OxiLLaMa is an LLM inference engine fully rewritten in Rust, with zero dependencies on C/C++/Fortran. It supports 20 model architectures and 25 quantization formats, provides OpenAI-compatible API services, and aims to build cross-platform, auditable, memory-safe AI inference infrastructure. It is a core component of the COOLJAPAN pure Rust tech stack.

## Background: Why Do We Need a Pure Rust LLM Inference Engine?

llama.cpp is the de facto standard in the LLM inference field, but C/C++ code has memory safety risks (buffer overflows, dangling pointers, etc.), making deployment in production environments high-risk. OxiLLaMa emerged to reimplement all functionalities of llama.cpp using Rust, creating a pure Rust inference engine with zero FFI and zero system library dependencies.
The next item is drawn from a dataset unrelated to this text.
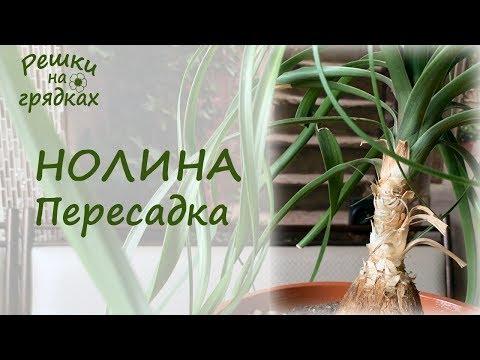 Нолина (бокарнея) или бутылочное дерево Пересадка / Главный секрет ухода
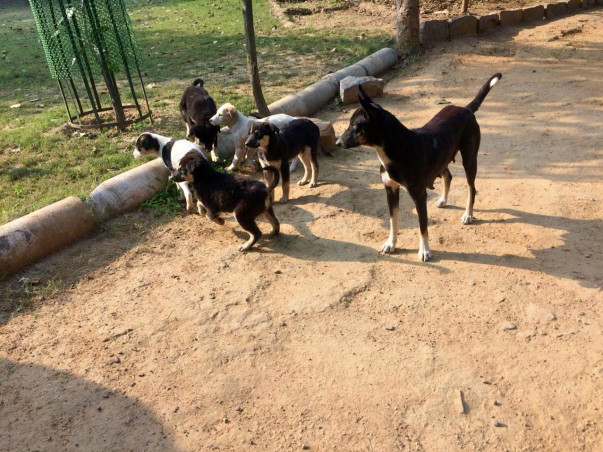 Let's Spread LOVE For the Dogs at Sanjay Van!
## Project Architecture and Dependencies

OxiLLaMa is based on the COOLJAPAN pure Rust tech stack and depends on underlying libraries like SciRS2 (tensor primitives), OxiBLAS (matrix operations), and OxiFFT (fast Fourier transform). The project consists of 11 crates, approximately 107,000 lines of Rust code, passes 2020 tests, and its modular architecture supports independent component usage and community contributions.

## Model and Quantization Format Support

**Model Architectures**: Supports 20 mainstream models, including LLaMA series, Mixtral, Qwen3, DeepSeek-V2/V3, Yi, InternLM3, MiniCPM, Mistral, Gemma 2/3, Phi-3/4, Command-R, Falcon, DBRX, Grok-1, Mamba-2, Jamba, LLaVA, etc. A trait-based plugin system is used to add new models.
**Quantization Formats**: Supports 25 formats, including traditional quantization (Q4_0/Q4_1, etc.), K-Quants (Q2_K to Q6_K), I-Quants (IQ1_S/IQ2_XXS, etc.), 1-bit quantization (Q1_0_G128), and floating-point formats (FP16/BF16/FP32). All quantization kernels are SIMD-optimized, achieving over 80% of llama.cpp's speed on x86-64 (AVX2) and ARM64.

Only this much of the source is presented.